Another unwritten assumption that lies beneath the headlines is the belief that continuing economic growth is essential for a healthy economy. This is the basic assumption of every economist on the planet, with the exception of Herman Daly and his followers at the Center for the Advancement of the Steady State Economy.
But as Brent Blackwelder points:
“There are physical limits to growth on a finite planet.”
Source: Time to Stop Worshipping Economic Growth « Center for the Advancement of the Steady State Economy
What’s the big secret?
I don’t understand why this is so difficult to understand, but then, I didn’t go to economics school. I chose the hard sciences. You know, science based on evidence and data, hypothesis testing and verification. Science about the hard physical world, not the mushy, social science that changes on a whim as each new economic fad sweeps through your bank account.

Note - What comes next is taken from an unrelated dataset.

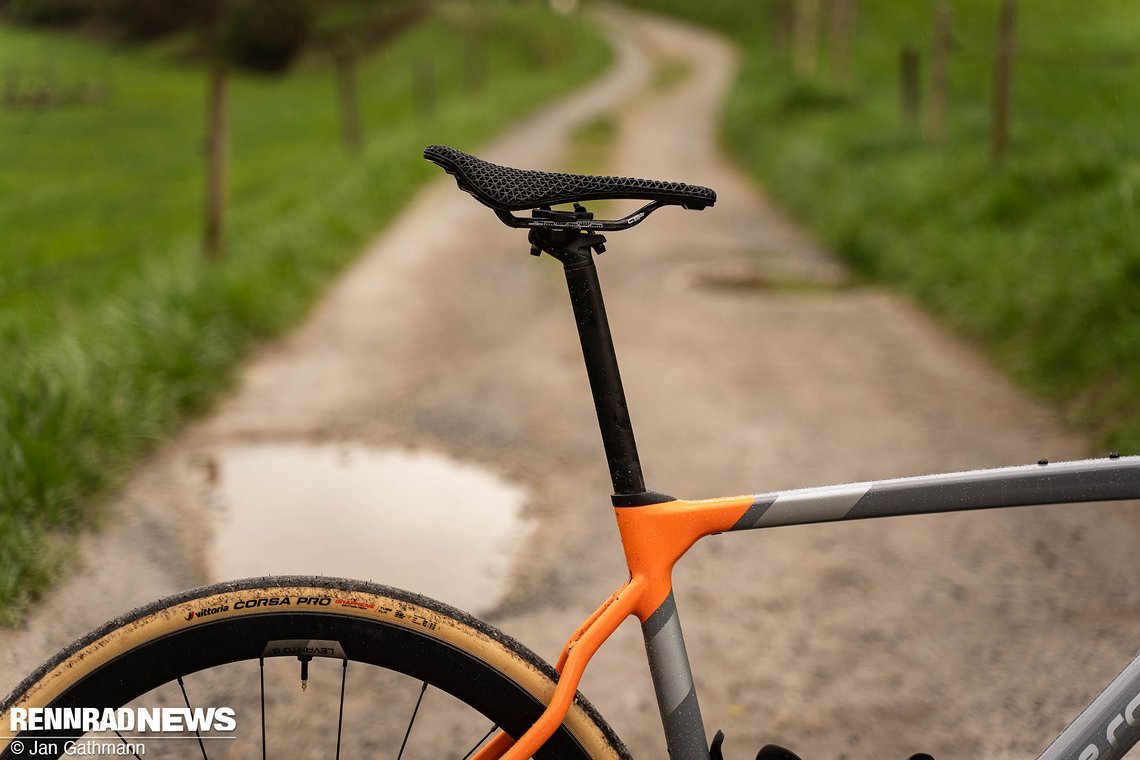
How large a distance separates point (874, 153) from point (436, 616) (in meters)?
10.3

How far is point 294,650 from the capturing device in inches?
56.3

All one has to do is look at every other form of life on the planet to understand that unlimited growth is impossible. Even dinosaurs were limited in size and number, until they evolved into birds and flew away. Rabbits, lemmings, starlings and wildebeest sweeping across the Serengeti are all limited in growth by natural cycles of resource availability, subject to population booms and busts that affect not only their own numbers but those of their prey species as well.
The Great Escape
For some reason, humans expect to escape this fate of the lowly animals. It has something to do with faith in human innovation, invention and adaptation, and, truth be told, these mental attributes have served man well for the short time he’s hung around this twirling blue marble. It doesn’t, however, promise eternal escape from the the long spiraling slide down the porcelain parkway of evolution into the sewage lagoon of extinction. Homo sapiens, too, can follow the dodo, and if present trends continue, it won’t be long before the last specimen of our species will be mounted in the remains of the Chicago Field Museum next to the last passenger pigeon.
Enforcing the Rules
This planet we perch upon is a pretty old place and its natural cycles and periodic fluctuations have had a long time in which to build up evolutionary inertia. No upstart species can muscle in over a few measly million years, rough up the neighbors and set up a protection racket among the remaining species without attracting the attention of the ecology constabulary. They’re already starting to gather, tapping their nightsticks and What’s all thissing, as they reach for their climate change handcuffs and their read ’em their rights resource depletion cards.
The fate for species that violate the ecological rules is not a slap on the paw, or a brief stretch in the clinker, it’s solitary confinement, in the hole for the rest of whatever, throw away the key, gone away for to stay, never to be seen or heard from again. Extinction ain’t for sissies. Mother Nature means business.
The only other organism that tries to get way with eternal growth is the cancer cell, and look what it does: suffers attacks of toxic chemicals, radiation and surgical excision, then it kills its host and dies along with it.
No wonder Ed Abbey told us:
“Growth for the sake of growth is the ideology of the cancer cell.”